I think it’s really important to be honest. Especially when you try to explain core values; matters of the heart. So by writing this I hope I am able to do just that. Be rigorously honest.
Photography is a form of purification for me. It’s spiritual experience. By taking photo I’m able to express something deep inside me what I cannot by other means. There is this thing inside me, like this tiny stone, that leaves my body when I press the shutter. And it makes me free.
About my work, those who don’t know, I can tell you this. It takes a lot of effort. You wouldn’t believe. It’s like digging up these huge stones from the soil. You know, my father is a farmer, and he taught me how to clean up entire field from stones. Much like him, I am preparing my grave. He brought a shovel. I brought a camera.
I was born naked to this world and my mother held me against her breasts. So I became alive. I became Jaakko. Without my mother’s love, I would not exist. There would be no world of Jaakko.
So why nudes then? Wouldn’t taking picture of a butterfly be sufficient? It might, and that is actually another kind of nude photography..
In my case, I just happen to love women. I feel comfortable to be around with them and it’s definably easier and more fun than taking photo of an insect.
I used to hang out in bars and one of the most common question I was asked regarding my photos was “did you get a hard on?”. I try not to mind, and I sometimes just laughed and said “Of course!”. But in my heart I guess those comments always hurted me. These people have no idea.
So let me return a question.
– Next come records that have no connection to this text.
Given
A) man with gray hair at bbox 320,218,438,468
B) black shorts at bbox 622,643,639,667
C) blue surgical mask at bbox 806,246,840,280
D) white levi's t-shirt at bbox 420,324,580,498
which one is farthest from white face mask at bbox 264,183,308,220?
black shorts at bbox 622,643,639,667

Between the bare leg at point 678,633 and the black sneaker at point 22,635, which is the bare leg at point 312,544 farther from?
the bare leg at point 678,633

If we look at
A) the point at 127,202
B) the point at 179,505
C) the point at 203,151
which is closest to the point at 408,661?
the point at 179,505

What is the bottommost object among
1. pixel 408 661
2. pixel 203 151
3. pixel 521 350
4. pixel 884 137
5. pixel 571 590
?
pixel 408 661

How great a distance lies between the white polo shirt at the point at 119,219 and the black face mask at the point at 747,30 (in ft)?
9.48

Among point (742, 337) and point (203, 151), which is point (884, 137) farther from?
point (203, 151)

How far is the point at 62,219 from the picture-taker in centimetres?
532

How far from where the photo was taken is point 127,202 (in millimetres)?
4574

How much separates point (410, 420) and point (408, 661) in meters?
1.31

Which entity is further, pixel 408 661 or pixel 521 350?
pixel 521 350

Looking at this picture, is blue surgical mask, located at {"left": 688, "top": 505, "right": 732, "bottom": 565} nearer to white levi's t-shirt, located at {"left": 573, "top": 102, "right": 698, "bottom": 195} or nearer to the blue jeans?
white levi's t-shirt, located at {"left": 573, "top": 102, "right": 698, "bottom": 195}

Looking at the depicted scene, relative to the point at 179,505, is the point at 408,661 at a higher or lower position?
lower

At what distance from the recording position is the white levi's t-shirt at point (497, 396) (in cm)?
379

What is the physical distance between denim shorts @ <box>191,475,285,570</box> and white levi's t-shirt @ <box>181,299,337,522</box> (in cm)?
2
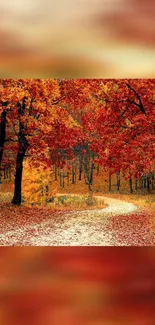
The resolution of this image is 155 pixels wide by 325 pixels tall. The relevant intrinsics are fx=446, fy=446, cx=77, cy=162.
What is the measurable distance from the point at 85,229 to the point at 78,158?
0.88 meters

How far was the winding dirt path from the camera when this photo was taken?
4.96m

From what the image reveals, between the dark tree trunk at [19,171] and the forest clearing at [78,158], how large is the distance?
1cm

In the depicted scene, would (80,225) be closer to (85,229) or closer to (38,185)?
(85,229)

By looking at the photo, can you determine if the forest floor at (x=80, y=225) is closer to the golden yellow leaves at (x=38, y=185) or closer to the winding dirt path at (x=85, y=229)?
the winding dirt path at (x=85, y=229)

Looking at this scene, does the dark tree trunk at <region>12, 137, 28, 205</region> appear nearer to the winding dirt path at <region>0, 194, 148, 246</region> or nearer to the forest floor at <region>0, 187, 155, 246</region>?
the forest floor at <region>0, 187, 155, 246</region>

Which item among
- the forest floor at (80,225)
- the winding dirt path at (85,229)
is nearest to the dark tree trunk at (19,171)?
the forest floor at (80,225)

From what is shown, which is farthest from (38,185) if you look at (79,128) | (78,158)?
(79,128)
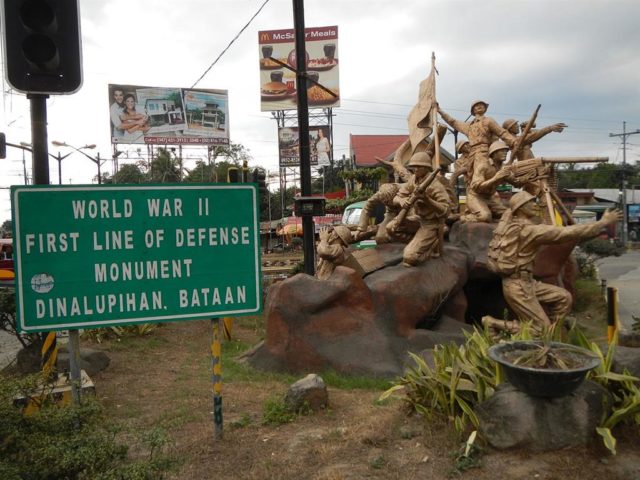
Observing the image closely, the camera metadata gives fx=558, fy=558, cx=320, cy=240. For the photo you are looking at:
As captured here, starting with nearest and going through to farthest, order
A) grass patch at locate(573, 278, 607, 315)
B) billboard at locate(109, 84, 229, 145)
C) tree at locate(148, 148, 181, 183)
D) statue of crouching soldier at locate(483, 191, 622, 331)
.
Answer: statue of crouching soldier at locate(483, 191, 622, 331)
grass patch at locate(573, 278, 607, 315)
billboard at locate(109, 84, 229, 145)
tree at locate(148, 148, 181, 183)

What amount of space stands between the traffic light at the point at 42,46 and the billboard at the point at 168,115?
31466 mm

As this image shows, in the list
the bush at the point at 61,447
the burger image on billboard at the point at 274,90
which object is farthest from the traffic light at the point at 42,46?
the burger image on billboard at the point at 274,90

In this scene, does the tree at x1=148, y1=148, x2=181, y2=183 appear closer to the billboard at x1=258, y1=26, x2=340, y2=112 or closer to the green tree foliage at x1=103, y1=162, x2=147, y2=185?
the green tree foliage at x1=103, y1=162, x2=147, y2=185

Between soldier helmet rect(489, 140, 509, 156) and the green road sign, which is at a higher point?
soldier helmet rect(489, 140, 509, 156)

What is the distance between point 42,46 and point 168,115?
32285 mm

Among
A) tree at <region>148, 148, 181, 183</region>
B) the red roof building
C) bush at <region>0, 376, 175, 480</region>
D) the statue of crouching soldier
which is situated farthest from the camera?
the red roof building

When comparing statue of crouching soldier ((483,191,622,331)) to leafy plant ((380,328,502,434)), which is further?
statue of crouching soldier ((483,191,622,331))

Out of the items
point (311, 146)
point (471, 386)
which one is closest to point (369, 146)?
point (311, 146)

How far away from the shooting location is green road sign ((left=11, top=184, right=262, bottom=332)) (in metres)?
3.94

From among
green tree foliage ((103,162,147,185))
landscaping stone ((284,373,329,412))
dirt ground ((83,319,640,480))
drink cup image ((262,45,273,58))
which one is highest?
drink cup image ((262,45,273,58))

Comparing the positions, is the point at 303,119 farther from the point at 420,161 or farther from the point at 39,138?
the point at 39,138

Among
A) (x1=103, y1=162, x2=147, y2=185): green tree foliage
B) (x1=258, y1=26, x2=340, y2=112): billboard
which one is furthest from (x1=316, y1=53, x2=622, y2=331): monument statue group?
(x1=103, y1=162, x2=147, y2=185): green tree foliage

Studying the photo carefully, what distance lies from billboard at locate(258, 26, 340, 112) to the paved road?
56.7 ft

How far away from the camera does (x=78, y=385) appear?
12.8ft
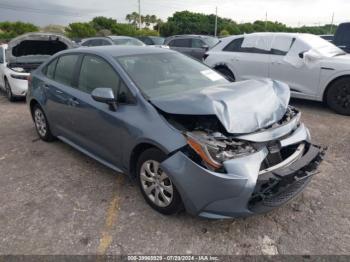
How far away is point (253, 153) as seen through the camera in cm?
269

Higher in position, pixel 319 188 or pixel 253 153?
pixel 253 153

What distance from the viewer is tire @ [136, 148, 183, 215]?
2895 mm

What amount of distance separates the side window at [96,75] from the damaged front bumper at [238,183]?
1.31 m

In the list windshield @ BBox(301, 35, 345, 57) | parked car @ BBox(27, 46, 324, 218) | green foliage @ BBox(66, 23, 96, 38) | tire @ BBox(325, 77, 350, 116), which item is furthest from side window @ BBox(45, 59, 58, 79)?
green foliage @ BBox(66, 23, 96, 38)

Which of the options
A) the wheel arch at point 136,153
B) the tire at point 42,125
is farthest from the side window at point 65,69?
the wheel arch at point 136,153

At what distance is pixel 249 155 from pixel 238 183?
284mm

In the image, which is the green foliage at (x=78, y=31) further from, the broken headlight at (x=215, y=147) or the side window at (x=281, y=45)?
the broken headlight at (x=215, y=147)

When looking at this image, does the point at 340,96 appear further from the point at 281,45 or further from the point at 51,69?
the point at 51,69

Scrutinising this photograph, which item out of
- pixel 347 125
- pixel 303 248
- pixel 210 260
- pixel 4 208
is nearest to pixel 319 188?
pixel 303 248

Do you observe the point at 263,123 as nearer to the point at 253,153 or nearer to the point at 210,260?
the point at 253,153

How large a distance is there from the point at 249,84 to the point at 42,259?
2.60m

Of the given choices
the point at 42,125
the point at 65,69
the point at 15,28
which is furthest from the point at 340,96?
the point at 15,28

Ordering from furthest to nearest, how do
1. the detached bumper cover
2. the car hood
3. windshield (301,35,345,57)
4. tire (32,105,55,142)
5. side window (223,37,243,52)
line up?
1. the car hood
2. side window (223,37,243,52)
3. windshield (301,35,345,57)
4. tire (32,105,55,142)
5. the detached bumper cover

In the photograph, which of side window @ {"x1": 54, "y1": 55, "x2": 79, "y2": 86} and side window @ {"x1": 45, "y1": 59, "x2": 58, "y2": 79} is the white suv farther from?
side window @ {"x1": 54, "y1": 55, "x2": 79, "y2": 86}
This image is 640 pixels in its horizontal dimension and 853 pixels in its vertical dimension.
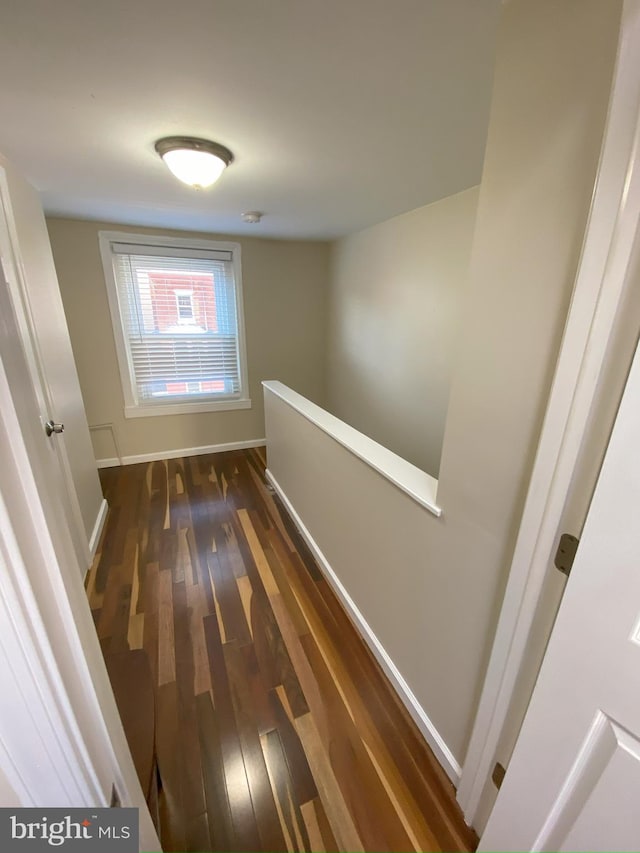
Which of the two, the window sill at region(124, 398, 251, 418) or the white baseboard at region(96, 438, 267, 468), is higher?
the window sill at region(124, 398, 251, 418)

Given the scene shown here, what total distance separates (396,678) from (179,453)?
9.77ft

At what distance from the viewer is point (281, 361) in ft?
12.2

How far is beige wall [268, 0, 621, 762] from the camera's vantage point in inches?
24.2

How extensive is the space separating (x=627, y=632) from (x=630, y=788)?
0.29 m

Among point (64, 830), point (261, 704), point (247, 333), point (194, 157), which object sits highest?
point (194, 157)

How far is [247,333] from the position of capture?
11.5 feet

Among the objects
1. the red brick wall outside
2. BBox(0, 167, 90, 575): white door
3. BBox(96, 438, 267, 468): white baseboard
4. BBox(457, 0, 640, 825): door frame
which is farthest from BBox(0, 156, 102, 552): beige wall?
BBox(457, 0, 640, 825): door frame

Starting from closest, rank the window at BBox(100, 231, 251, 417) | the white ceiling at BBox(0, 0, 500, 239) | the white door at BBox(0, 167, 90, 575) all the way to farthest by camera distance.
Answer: the white ceiling at BBox(0, 0, 500, 239)
the white door at BBox(0, 167, 90, 575)
the window at BBox(100, 231, 251, 417)

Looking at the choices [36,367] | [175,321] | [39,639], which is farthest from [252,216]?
[39,639]

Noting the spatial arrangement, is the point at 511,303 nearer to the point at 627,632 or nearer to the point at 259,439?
the point at 627,632

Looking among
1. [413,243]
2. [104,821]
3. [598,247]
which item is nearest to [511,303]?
[598,247]

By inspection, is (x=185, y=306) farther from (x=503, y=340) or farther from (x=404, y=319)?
(x=503, y=340)

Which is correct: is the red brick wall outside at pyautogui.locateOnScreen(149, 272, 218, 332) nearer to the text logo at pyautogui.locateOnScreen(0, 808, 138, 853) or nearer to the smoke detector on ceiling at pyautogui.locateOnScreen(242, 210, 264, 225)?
the smoke detector on ceiling at pyautogui.locateOnScreen(242, 210, 264, 225)

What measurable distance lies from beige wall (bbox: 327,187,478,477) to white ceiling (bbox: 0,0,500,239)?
1.09 feet
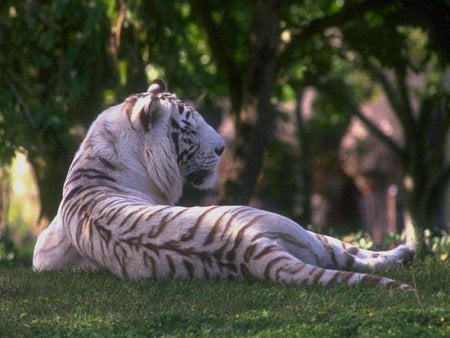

Imagine you climb on a mountain during night and see this huge aurora. Seeing the huge colorful curtain vibrating before you, you feel like you are looking at cosmos, and it stares back at you. You weep in astonishment. Do you get a hard on?
Of course there will always be people who can’t understand photography. My photography is not meant for those people. And quite honestly I don’t care. Life is amazing journey, and one day we will all die. We are born to this world with love, and we will die knowing love.